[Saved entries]
***

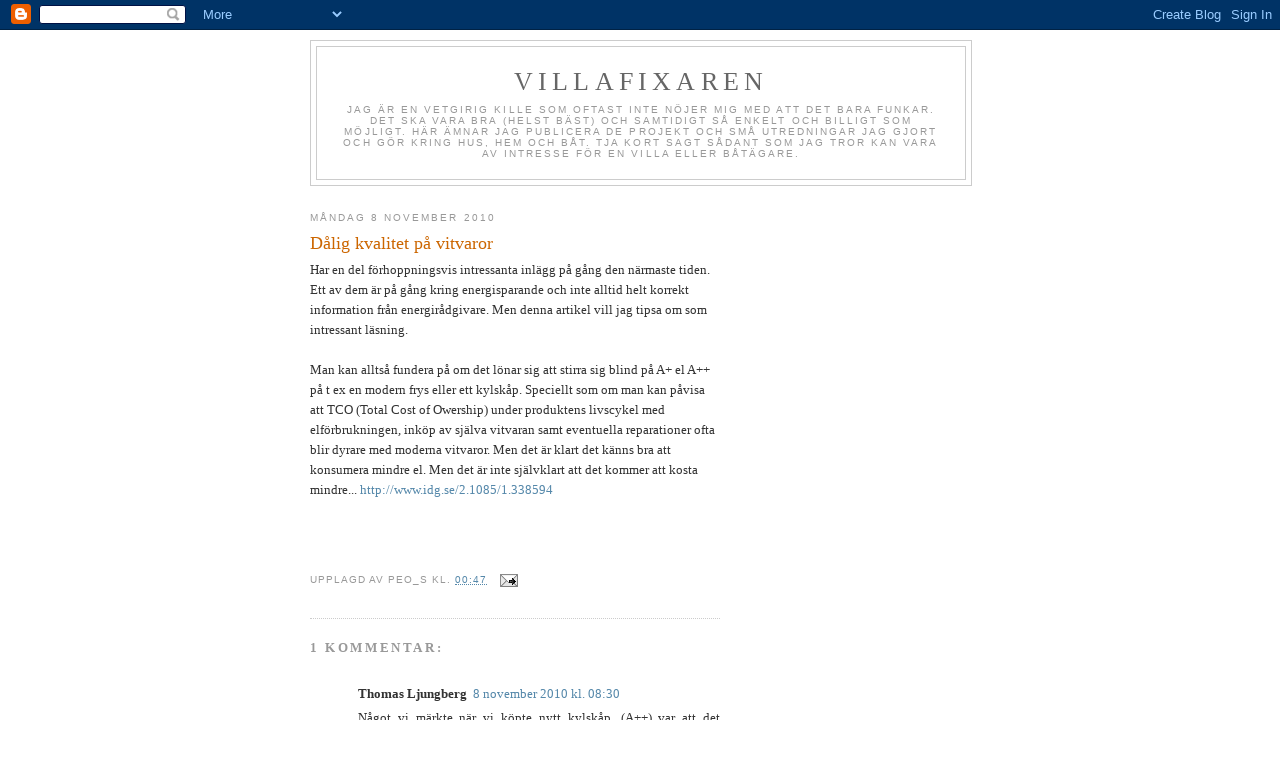

--- FILE ---
content_type: text/html; charset=utf-8
request_url: https://www.google.com/recaptcha/api2/aframe
body_size: 267
content:
<!DOCTYPE HTML><html><head><meta http-equiv="content-type" content="text/html; charset=UTF-8"></head><body><script nonce="5yF-quDFw_NJ6jBid6CRkw">/** Anti-fraud and anti-abuse applications only. See google.com/recaptcha */ try{var clients={'sodar':'https://pagead2.googlesyndication.com/pagead/sodar?'};window.addEventListener("message",function(a){try{if(a.source===window.parent){var b=JSON.parse(a.data);var c=clients[b['id']];if(c){var d=document.createElement('img');d.src=c+b['params']+'&rc='+(localStorage.getItem("rc::a")?sessionStorage.getItem("rc::b"):"");window.document.body.appendChild(d);sessionStorage.setItem("rc::e",parseInt(sessionStorage.getItem("rc::e")||0)+1);localStorage.setItem("rc::h",'1768625276894');}}}catch(b){}});window.parent.postMessage("_grecaptcha_ready", "*");}catch(b){}</script></body></html>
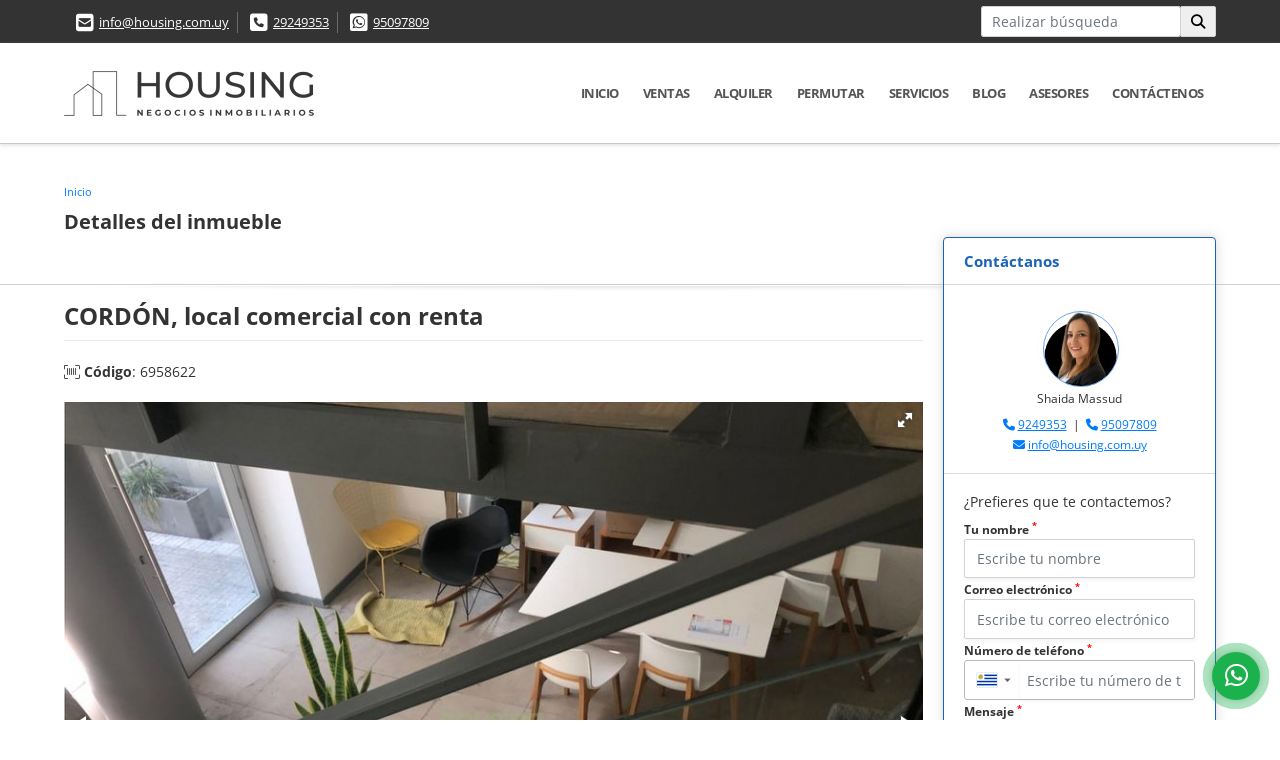

--- FILE ---
content_type: text/css
request_url: https://housing.com.uy/css/v1/pro16/skins/azul.min.css?v11768506030
body_size: 881
content:
#topBar{background:#333}.flat-mega-menu .drop-down{border-bottom:4px solid #1b63b7}.flat-mega-menu ul .search-bar{background:#1b63b7}.flat-mega-menu .search-bar:hover{color:#1b63b7}.slicknav_menu ul ul li:before{background:#1b63b7}.owl_propiedades .owl-next,.owl_propiedades .owl-prev{background-color:#1b63b7}.mobile_search{background:#1b63b7}#layout_image h3 strong,.areaSearch h2 strong{color:#1b63b7}.areaSearch .form-group .btn-dark{background:#1b63b7;border:1px solid #144b8b}.areaSearch .form-group .btn-dark:hover{background:#1857a1}.areaSearch .form-group .btn-dark:active{border:1px solid #1857a1}.tt-sqr{border-bottom:1px solid #1b63b7;height:4px;margin:auto;width:80px}.tt-sqr .square{display:block;height:7px;margin:auto;width:40px}.list_Propiedades .item span.tag-tipo,.tt-sqr .square{background:#1b63b7}.parallax-container .mask-alpha{background:rgba(0,0,0,.5)}.areaNovedades .head a.more,.areaNovedades .home-listNovedades .item a.more,.parallax-container .contenidos h3 strong{color:#1b63b7}.Categorias .filtro .btn-warning{background:#1b63b7;border:1px solid #144b8b}.Categorias .filtro .btn-warning:hover{background:#1857a1}.Categorias .filtro .btn-warning:active{border:1px solid #1857a1}.page-item.active .page-link{background-color:#1b63b7;border-color:#1b63b7}.list-info-1a ul.list-li li:before{background:#1b63b7}.list-info-2a ul li:before{color:#1b63b7}.area-description .title h3,.area-description h1.title{color:#333}.area-description .title h3 span{color:#1b63b7}.area-description span.line{background:#1b63b7}.area-description .precio .pr1{color:#333}.area-description .code .btn-danger{background:#1b63b7;border:1px solid #1b63b7}.nav-tabs,.nav-tabs .nav-link,.nav-tabs .nav-link:hover{border-bottom:1px solid #1b63b7}.nav-tabs .nav-item.show .nav-link,.nav-tabs .nav-link.active{background-color:#1b63b7}.right-aside{border:1px solid #1b63b7}.right-aside .head h5{color:#1b63b7}.right-aside .asesor figure{border:1px solid #69a4e9}.right-aside .asesor span.line{background:#1b63b7}.right-aside .form .form-group label{color:#333}.right-aside .form .form-group .btn-light{background:#1b63b7;border:1px solid #144b8b}.right-aside .form .form-group .btn-light:active,.right-aside .form .form-group .btn-light:hover{background:#1857a1;border:1px solid #1b63b7}.right-aside .form p.tyc{font-size:rem(11px);margin:0;padding:10px 0 0}.area-content blockquote{border-left:5px solid #1b63b7}.blogList .item .btn-warning{background:#1b63b7;border:1px solid #1b63b7}.blog aside h4{color:#1b63b7}.blog aside ul li:before{background:#1b63b7}.areaFooter .content h4 span{color:#1b63b7}.areaFooter .content span.line,.areaFooter .content ul.f_links li:before{background:#1b63b7}#Bottom .areaBottom{border-top:1px solid #1b63b7}.Oferte i{color:#1b63b7!important}.Oferte h5{color:#fff!important}.Oferte .btn-dark,.btn-dark{background:#1b63b7!important}.btn-dark{border:1px solid #1b63b7!important}.modal-title{color:#1b63b7!important}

***

Transcribe the records above exactly, leaving every picture out of the copy.

--- FILE ---
content_type: text/html; charset=utf-8
request_url: https://www.google.com/recaptcha/api2/aframe
body_size: 267
content:
<!DOCTYPE HTML><html><head><meta http-equiv="content-type" content="text/html; charset=UTF-8"></head><body><script nonce="5yF-quDFw_NJ6jBid6CRkw">/** Anti-fraud and anti-abuse applications only. See google.com/recaptcha */ try{var clients={'sodar':'https://pagead2.googlesyndication.com/pagead/sodar?'};window.addEventListener("message",function(a){try{if(a.source===window.parent){var b=JSON.parse(a.data);var c=clients[b['id']];if(c){var d=document.createElement('img');d.src=c+b['params']+'&rc='+(localStorage.getItem("rc::a")?sessionStorage.getItem("rc::b"):"");window.document.body.appendChild(d);sessionStorage.setItem("rc::e",parseInt(sessionStorage.getItem("rc::e")||0)+1);localStorage.setItem("rc::h",'1768625276894');}}}catch(b){}});window.parent.postMessage("_grecaptcha_ready", "*");}catch(b){}</script></body></html>

--- FILE ---
content_type: text/css
request_url: https://housing.com.uy/css/v1/pro16/skins/azul.min.css?v11768506030
body_size: 881
content:
#topBar{background:#333}.flat-mega-menu .drop-down{border-bottom:4px solid #1b63b7}.flat-mega-menu ul .search-bar{background:#1b63b7}.flat-mega-menu .search-bar:hover{color:#1b63b7}.slicknav_menu ul ul li:before{background:#1b63b7}.owl_propiedades .owl-next,.owl_propiedades .owl-prev{background-color:#1b63b7}.mobile_search{background:#1b63b7}#layout_image h3 strong,.areaSearch h2 strong{color:#1b63b7}.areaSearch .form-group .btn-dark{background:#1b63b7;border:1px solid #144b8b}.areaSearch .form-group .btn-dark:hover{background:#1857a1}.areaSearch .form-group .btn-dark:active{border:1px solid #1857a1}.tt-sqr{border-bottom:1px solid #1b63b7;height:4px;margin:auto;width:80px}.tt-sqr .square{display:block;height:7px;margin:auto;width:40px}.list_Propiedades .item span.tag-tipo,.tt-sqr .square{background:#1b63b7}.parallax-container .mask-alpha{background:rgba(0,0,0,.5)}.areaNovedades .head a.more,.areaNovedades .home-listNovedades .item a.more,.parallax-container .contenidos h3 strong{color:#1b63b7}.Categorias .filtro .btn-warning{background:#1b63b7;border:1px solid #144b8b}.Categorias .filtro .btn-warning:hover{background:#1857a1}.Categorias .filtro .btn-warning:active{border:1px solid #1857a1}.page-item.active .page-link{background-color:#1b63b7;border-color:#1b63b7}.list-info-1a ul.list-li li:before{background:#1b63b7}.list-info-2a ul li:before{color:#1b63b7}.area-description .title h3,.area-description h1.title{color:#333}.area-description .title h3 span{color:#1b63b7}.area-description span.line{background:#1b63b7}.area-description .precio .pr1{color:#333}.area-description .code .btn-danger{background:#1b63b7;border:1px solid #1b63b7}.nav-tabs,.nav-tabs .nav-link,.nav-tabs .nav-link:hover{border-bottom:1px solid #1b63b7}.nav-tabs .nav-item.show .nav-link,.nav-tabs .nav-link.active{background-color:#1b63b7}.right-aside{border:1px solid #1b63b7}.right-aside .head h5{color:#1b63b7}.right-aside .asesor figure{border:1px solid #69a4e9}.right-aside .asesor span.line{background:#1b63b7}.right-aside .form .form-group label{color:#333}.right-aside .form .form-group .btn-light{background:#1b63b7;border:1px solid #144b8b}.right-aside .form .form-group .btn-light:active,.right-aside .form .form-group .btn-light:hover{background:#1857a1;border:1px solid #1b63b7}.right-aside .form p.tyc{font-size:rem(11px);margin:0;padding:10px 0 0}.area-content blockquote{border-left:5px solid #1b63b7}.blogList .item .btn-warning{background:#1b63b7;border:1px solid #1b63b7}.blog aside h4{color:#1b63b7}.blog aside ul li:before{background:#1b63b7}.areaFooter .content h4 span{color:#1b63b7}.areaFooter .content span.line,.areaFooter .content ul.f_links li:before{background:#1b63b7}#Bottom .areaBottom{border-top:1px solid #1b63b7}.Oferte i{color:#1b63b7!important}.Oferte h5{color:#fff!important}.Oferte .btn-dark,.btn-dark{background:#1b63b7!important}.btn-dark{border:1px solid #1b63b7!important}.modal-title{color:#1b63b7!important}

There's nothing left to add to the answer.